Hemodynamics play an important role in the pathogenesis of intracranial aneurysms and patient-specific computational hemodynamic simulations could provide valuable information to clinicians. Transient simulations that capture the pulsatility of blood flow are commonly used for research purposes. However, steady-state simulations might provide enough information at a lower computational cost, which could help facilitate the introduction of hemodynamic simulations into clinical practice. In this study, we compared steady-state simulations to transient simulations for two aneurysms. The effect of a change in flow rate waveform was investigated and virtual treatment techniques were employed to compare post-treatment flow reduction predictions. We found that the difference in the time-averaged wall shear stress on the aneurysm was less than 5% and the distribution of wall shear stress was qualitatively assessed to be very similar.

Cerebral Aneurysms: A Patient-Specific and Image-Based Management Pipeline

This work presents an image- and biomechanics-based data processing pipeline able to build patient-specific models of cerebral aneurysms. The pipeline also contemplates the virtual modeling and release of endovascular devices such as stents and coils. As a result of the morphological, morphodynamic, hemodynamic and structural analyses, a set of complex descriptors relevant for aneurysm’s diagnosis and prognosis is derived. On the one hand these will bring an insight into the processes behind aneurysm genesis, growth and rupture.
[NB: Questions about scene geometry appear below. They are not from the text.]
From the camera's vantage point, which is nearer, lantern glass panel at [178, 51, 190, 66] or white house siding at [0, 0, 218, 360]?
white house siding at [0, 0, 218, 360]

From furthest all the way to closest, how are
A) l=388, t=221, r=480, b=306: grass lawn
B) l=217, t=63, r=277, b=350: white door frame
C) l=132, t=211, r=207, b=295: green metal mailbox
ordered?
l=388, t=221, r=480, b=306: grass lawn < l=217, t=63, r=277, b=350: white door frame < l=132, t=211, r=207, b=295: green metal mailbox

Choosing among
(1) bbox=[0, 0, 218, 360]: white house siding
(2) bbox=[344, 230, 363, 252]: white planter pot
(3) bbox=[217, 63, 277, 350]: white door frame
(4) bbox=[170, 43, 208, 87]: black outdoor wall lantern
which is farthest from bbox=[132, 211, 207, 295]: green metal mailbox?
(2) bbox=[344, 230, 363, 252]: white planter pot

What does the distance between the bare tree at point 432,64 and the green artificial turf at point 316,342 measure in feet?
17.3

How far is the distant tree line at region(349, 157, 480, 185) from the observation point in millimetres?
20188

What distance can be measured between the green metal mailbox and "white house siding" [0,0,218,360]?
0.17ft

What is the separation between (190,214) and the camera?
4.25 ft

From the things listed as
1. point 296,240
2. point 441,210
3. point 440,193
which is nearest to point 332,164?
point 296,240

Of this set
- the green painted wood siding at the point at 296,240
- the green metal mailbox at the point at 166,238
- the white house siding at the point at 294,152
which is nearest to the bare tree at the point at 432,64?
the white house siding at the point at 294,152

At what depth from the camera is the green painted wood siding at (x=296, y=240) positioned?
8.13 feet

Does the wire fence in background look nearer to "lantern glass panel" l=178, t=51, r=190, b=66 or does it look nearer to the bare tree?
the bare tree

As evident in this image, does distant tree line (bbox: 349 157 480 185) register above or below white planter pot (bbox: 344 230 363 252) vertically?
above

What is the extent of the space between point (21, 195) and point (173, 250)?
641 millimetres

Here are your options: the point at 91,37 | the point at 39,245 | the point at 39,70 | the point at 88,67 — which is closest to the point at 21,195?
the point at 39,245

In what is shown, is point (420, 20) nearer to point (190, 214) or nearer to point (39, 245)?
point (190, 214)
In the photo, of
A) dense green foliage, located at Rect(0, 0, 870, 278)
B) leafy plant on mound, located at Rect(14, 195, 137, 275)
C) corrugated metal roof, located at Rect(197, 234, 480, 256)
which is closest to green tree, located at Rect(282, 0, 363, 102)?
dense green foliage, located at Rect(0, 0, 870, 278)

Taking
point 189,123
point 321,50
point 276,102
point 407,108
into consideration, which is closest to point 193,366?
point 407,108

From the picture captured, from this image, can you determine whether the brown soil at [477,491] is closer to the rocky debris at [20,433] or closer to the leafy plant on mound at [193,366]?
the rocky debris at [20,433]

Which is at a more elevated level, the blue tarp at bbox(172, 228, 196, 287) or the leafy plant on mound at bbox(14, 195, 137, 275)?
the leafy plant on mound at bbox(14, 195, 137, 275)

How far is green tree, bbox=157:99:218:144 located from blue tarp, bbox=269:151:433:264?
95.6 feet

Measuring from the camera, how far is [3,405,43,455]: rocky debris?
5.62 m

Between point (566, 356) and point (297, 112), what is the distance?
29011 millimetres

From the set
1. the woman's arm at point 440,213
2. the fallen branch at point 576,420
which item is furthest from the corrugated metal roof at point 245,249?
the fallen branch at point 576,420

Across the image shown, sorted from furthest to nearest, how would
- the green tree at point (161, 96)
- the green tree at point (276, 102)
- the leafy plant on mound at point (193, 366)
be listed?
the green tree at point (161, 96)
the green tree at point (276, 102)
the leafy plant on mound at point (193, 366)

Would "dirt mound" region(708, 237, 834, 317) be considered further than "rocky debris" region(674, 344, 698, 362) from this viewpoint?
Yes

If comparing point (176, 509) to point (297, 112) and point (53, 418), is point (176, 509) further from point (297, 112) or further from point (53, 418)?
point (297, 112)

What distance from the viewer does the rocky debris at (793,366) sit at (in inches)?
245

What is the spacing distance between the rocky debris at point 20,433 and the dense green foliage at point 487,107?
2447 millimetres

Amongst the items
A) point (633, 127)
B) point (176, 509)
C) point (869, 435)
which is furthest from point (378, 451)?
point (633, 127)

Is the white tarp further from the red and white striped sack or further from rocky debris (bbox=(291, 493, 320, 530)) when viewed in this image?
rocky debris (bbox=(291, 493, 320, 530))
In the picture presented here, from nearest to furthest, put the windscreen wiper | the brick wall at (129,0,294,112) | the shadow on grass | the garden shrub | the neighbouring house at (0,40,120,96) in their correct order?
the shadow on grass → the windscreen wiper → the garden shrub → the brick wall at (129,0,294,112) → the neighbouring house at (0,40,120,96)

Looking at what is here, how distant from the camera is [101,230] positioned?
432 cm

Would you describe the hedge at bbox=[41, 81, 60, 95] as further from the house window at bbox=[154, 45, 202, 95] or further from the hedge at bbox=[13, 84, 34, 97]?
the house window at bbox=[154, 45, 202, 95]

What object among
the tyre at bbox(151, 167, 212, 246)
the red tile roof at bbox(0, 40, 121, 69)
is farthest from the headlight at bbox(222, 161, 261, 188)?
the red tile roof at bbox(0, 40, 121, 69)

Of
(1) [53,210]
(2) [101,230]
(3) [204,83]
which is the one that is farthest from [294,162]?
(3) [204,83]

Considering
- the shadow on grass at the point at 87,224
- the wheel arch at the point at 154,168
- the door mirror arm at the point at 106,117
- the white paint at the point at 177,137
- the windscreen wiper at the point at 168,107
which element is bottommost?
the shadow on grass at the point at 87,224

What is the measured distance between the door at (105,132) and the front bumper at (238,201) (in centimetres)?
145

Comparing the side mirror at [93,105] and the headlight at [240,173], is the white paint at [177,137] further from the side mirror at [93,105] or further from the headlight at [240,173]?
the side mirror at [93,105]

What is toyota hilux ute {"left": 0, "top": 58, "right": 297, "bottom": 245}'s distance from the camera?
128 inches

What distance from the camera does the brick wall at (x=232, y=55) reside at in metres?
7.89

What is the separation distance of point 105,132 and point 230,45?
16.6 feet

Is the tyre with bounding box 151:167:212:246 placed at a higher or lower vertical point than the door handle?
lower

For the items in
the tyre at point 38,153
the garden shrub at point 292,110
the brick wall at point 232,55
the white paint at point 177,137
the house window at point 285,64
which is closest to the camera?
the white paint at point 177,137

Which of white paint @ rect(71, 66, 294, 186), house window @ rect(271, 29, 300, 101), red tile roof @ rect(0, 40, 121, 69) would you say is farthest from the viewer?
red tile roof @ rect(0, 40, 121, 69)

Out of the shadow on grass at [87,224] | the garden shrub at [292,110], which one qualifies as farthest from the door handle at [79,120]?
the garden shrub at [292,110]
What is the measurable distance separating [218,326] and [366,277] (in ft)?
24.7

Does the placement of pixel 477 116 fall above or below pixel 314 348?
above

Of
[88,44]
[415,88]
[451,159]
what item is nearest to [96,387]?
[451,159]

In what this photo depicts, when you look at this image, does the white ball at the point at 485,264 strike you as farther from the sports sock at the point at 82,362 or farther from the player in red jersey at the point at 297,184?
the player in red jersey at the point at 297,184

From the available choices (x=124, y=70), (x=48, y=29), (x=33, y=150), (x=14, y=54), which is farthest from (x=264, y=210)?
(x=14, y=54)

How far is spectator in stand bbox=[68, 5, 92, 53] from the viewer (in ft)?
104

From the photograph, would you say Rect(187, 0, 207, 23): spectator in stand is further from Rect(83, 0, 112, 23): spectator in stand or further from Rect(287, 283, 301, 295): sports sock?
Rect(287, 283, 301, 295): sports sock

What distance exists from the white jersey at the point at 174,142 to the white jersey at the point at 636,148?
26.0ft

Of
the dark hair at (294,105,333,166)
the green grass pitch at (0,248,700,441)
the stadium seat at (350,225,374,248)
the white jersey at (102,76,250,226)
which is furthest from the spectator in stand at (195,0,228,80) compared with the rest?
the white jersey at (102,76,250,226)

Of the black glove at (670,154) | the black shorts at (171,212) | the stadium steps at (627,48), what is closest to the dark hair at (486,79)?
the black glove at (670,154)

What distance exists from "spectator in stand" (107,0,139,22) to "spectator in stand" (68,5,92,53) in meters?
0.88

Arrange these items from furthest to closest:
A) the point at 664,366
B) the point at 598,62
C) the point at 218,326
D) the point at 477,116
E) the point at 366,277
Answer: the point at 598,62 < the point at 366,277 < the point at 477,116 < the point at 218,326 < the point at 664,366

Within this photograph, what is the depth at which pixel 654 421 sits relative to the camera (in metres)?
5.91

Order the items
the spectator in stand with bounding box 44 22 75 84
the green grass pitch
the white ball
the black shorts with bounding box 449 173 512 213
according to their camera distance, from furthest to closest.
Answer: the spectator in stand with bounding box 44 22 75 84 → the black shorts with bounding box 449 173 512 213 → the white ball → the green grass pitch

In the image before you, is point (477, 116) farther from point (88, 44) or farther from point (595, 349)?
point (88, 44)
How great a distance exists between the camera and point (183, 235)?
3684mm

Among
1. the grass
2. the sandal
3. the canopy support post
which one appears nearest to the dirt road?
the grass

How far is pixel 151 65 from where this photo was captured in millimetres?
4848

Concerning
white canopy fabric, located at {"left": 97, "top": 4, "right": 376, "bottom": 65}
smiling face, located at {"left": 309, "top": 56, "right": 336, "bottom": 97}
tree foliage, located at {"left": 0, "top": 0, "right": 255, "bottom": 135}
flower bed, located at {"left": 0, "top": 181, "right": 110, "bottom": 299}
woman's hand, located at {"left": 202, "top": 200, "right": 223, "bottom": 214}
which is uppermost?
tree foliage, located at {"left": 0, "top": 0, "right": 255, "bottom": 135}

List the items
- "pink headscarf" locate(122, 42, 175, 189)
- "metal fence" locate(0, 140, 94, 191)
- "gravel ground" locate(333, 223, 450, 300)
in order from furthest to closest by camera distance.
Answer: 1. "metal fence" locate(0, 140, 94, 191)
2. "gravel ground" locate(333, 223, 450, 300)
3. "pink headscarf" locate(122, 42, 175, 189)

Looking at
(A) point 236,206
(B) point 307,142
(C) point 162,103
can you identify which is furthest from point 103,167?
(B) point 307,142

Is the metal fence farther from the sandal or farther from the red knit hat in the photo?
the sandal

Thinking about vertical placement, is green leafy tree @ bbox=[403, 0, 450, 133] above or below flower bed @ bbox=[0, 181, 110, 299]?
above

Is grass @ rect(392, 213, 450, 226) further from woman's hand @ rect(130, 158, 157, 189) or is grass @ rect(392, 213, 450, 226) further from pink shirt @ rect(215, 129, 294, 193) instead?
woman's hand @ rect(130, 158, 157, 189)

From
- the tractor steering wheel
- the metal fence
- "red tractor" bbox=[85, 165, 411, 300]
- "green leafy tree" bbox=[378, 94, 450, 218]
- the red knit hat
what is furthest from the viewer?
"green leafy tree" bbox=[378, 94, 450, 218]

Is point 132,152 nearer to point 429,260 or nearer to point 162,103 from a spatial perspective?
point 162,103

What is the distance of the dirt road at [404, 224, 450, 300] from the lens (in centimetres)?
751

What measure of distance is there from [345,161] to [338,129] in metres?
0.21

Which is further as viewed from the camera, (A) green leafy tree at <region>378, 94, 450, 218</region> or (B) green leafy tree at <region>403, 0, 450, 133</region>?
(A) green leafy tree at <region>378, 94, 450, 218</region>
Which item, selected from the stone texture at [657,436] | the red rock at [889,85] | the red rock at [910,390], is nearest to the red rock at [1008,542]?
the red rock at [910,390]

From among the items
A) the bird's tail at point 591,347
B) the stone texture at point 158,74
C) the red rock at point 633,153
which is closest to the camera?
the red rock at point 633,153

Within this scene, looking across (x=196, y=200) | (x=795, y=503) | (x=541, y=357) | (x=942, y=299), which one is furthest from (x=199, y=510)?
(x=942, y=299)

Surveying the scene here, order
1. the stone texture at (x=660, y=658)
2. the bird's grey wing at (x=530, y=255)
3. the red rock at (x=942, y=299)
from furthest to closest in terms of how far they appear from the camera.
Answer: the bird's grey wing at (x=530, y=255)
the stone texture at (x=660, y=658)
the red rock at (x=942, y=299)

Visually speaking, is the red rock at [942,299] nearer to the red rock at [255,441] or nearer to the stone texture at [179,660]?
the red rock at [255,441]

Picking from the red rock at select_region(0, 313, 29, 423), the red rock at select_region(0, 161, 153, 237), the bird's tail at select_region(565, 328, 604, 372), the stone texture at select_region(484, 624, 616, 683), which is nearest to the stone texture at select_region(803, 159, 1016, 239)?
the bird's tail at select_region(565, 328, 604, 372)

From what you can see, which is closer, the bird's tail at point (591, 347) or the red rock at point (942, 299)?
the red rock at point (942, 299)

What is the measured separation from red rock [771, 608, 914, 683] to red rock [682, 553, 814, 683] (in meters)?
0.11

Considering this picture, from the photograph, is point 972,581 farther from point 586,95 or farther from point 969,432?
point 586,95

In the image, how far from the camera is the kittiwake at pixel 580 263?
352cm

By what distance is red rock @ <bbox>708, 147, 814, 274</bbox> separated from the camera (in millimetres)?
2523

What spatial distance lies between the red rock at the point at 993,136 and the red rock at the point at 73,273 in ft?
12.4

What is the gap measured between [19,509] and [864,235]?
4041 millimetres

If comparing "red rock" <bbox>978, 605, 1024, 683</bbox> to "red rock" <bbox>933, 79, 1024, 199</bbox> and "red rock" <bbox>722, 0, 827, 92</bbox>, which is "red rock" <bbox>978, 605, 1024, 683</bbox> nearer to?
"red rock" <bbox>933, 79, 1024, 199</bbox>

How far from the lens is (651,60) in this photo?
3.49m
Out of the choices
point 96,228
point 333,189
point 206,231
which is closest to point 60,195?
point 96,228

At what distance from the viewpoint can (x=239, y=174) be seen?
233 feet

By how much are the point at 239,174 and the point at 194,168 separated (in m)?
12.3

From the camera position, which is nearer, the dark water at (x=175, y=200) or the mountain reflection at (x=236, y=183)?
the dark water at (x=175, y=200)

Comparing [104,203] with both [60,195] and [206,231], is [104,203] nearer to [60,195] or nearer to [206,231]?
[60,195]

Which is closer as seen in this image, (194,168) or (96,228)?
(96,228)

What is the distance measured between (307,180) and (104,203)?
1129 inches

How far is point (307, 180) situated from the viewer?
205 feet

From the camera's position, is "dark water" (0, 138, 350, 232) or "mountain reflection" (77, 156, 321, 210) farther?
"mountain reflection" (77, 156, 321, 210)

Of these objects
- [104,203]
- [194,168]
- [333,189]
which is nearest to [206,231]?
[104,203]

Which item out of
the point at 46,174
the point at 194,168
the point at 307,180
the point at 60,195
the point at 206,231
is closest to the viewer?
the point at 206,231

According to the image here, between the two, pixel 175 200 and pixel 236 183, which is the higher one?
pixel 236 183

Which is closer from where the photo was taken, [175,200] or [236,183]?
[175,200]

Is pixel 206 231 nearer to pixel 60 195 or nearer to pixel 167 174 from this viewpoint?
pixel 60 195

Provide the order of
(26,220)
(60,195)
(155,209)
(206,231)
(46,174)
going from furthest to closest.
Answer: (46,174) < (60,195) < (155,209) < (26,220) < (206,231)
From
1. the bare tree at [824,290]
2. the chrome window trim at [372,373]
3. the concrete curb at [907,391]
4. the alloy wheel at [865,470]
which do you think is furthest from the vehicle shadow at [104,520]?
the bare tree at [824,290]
On the other one, the inclusion of virtual devices enables the in silicopersonalized evaluation of alternative treatment scenarios before intervention and constitutes a valuable tool for the industrial design of more effective devices. Several of its components have been evaluated in terms of robustness and accuracy. The next step should comprehensively assess the complete pipeline, also proving its clinical value. This pipeline illustrates some of the ideas behind the Virtual Physiological Human (VPH) and the integration of complex data for a better understanding of human physiology in health, disease and its treatment.

Comparison of two techniques of endovascular coil modeling in cerebral aneurysms using CFD

Coiling is the most common endovascular therapy for cerebral aneurysms. In this work, the influence of coil embolization on intra-aneurysmal hemodynamics was studied using two techniques for modeling coils. The first technique represented each coil explicitly and the second one approximated the coil structure with a porous medium. CFD simulations of pre- and post-treatment conditions were compared for one anatomically realistic cerebral aneurysm model. We observed a larger decrease in time- and space-averaged velocity in the aneurysm with the explicit model (92.3%) than with the porous medium model (71.4%). The difference between the two techniques was also demonstrated using virtual contrast injection. Whereas with the explicit model there was a large decrease in the amount of contrast entering the aneurysm and an increase in washout time, these phenomena were not observed with the porous medium model.